What This Message Got Wrong

The message's main limitation is not an error but an incomplete understanding. The assistant sees that text starts with "The user is asking..." rather than with thinking, and interprets this as the reasoning parser stripping the tag. In reality, as discovered in the following messages, the thinking tag was never in the generation — it was in the prompt. The assistant's assumption that the model generates thinking was reasonable given that the chat template includes it as the generation prompt, but it was incorrect.

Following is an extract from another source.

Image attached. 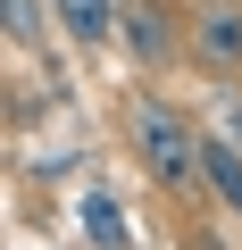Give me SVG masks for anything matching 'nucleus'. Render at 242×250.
Masks as SVG:
<instances>
[{"label": "nucleus", "instance_id": "nucleus-5", "mask_svg": "<svg viewBox=\"0 0 242 250\" xmlns=\"http://www.w3.org/2000/svg\"><path fill=\"white\" fill-rule=\"evenodd\" d=\"M50 9H59V25L75 42H109L117 34V0H50Z\"/></svg>", "mask_w": 242, "mask_h": 250}, {"label": "nucleus", "instance_id": "nucleus-6", "mask_svg": "<svg viewBox=\"0 0 242 250\" xmlns=\"http://www.w3.org/2000/svg\"><path fill=\"white\" fill-rule=\"evenodd\" d=\"M84 233L100 242V250H126L134 233H126V217H117V200L109 192H84Z\"/></svg>", "mask_w": 242, "mask_h": 250}, {"label": "nucleus", "instance_id": "nucleus-3", "mask_svg": "<svg viewBox=\"0 0 242 250\" xmlns=\"http://www.w3.org/2000/svg\"><path fill=\"white\" fill-rule=\"evenodd\" d=\"M117 34H126V50H134L142 67H176V34H167V17L151 9V0H126Z\"/></svg>", "mask_w": 242, "mask_h": 250}, {"label": "nucleus", "instance_id": "nucleus-2", "mask_svg": "<svg viewBox=\"0 0 242 250\" xmlns=\"http://www.w3.org/2000/svg\"><path fill=\"white\" fill-rule=\"evenodd\" d=\"M192 59L225 83H242V0H200L192 9Z\"/></svg>", "mask_w": 242, "mask_h": 250}, {"label": "nucleus", "instance_id": "nucleus-8", "mask_svg": "<svg viewBox=\"0 0 242 250\" xmlns=\"http://www.w3.org/2000/svg\"><path fill=\"white\" fill-rule=\"evenodd\" d=\"M225 142H242V100H225Z\"/></svg>", "mask_w": 242, "mask_h": 250}, {"label": "nucleus", "instance_id": "nucleus-7", "mask_svg": "<svg viewBox=\"0 0 242 250\" xmlns=\"http://www.w3.org/2000/svg\"><path fill=\"white\" fill-rule=\"evenodd\" d=\"M34 25H42V9H34V0H9V34H17V42H25V34H34Z\"/></svg>", "mask_w": 242, "mask_h": 250}, {"label": "nucleus", "instance_id": "nucleus-4", "mask_svg": "<svg viewBox=\"0 0 242 250\" xmlns=\"http://www.w3.org/2000/svg\"><path fill=\"white\" fill-rule=\"evenodd\" d=\"M200 175H209V192L242 217V142H225V134H209L200 142Z\"/></svg>", "mask_w": 242, "mask_h": 250}, {"label": "nucleus", "instance_id": "nucleus-1", "mask_svg": "<svg viewBox=\"0 0 242 250\" xmlns=\"http://www.w3.org/2000/svg\"><path fill=\"white\" fill-rule=\"evenodd\" d=\"M126 134H134V150H142V167L167 184V192H200L209 175H200V125L192 117H176V108H159V100H134L126 108Z\"/></svg>", "mask_w": 242, "mask_h": 250}]
</instances>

This misunderstanding is productive, however. It drives the assistant to investigate the token IDs in <msg id=3793-3795>, which leads to the full understanding of the prompt structure. Without the puzzle posed by the missing thinking tag, the assistant might have accepted the /generate output at face value and only later discovered that the token IDs were correct all along.

The Architectural Impact

Message 3792 is the pivot point where the pipeline's architecture shifted from "parse the text output" to "capture the raw token IDs." This shift had profound consequences:

  1. Elimination of parsing ambiguity: The new approach (implemented in the rewritten run_inference.py) uses apply_chat_template to get prompt_ids, sends them to /generate as input_ids, and concatenates prompt_ids + output_ids to get the full sequence. No text parsing, no regex, no reasoning parsers — just raw token arrays.
  2. Faithful training data: Because the token IDs are captured directly from the model's generation, the training data exactly matches what the model would produce during inference. This is critical for EAGLE-3, which must learn the precise conditional distribution of the base model's token outputs.
  3. Simplified code: The rewritten script is actually simpler than the original OpenAI-client-based version. It doesn't need to handle message roles, reasoning fields, or tool call parsing. It just sends token IDs and receives token IDs.
  4. Generalizability: The /generate endpoint with input_ids works for any model, regardless of its chat template or reasoning format. The same script can be used for Kimi-K2.5, Qwen, Llama, or any other model without modification.

Conclusion

Message 3792 is a small message with outsized consequences. In it, the assistant tests an alternative API endpoint, discovers that it works, and sets in motion a chain of discoveries that would fundamentally reshape the EAGLE-3 training pipeline. The message itself is unremarkable — a curl command and a truncated JSON response — but it represents the moment when the team stopped trying to fix a broken parsing strategy and started building a better one. The insight that raw token IDs are cleaner than parsed text, combined with the discovery that thinking is part of the prompt rather than the generation, produced a pipeline that is simpler, more reliable, and more faithful to the model's actual behavior. In the complex world of large-scale ML training, sometimes the most important step is knowing which abstraction level to work at.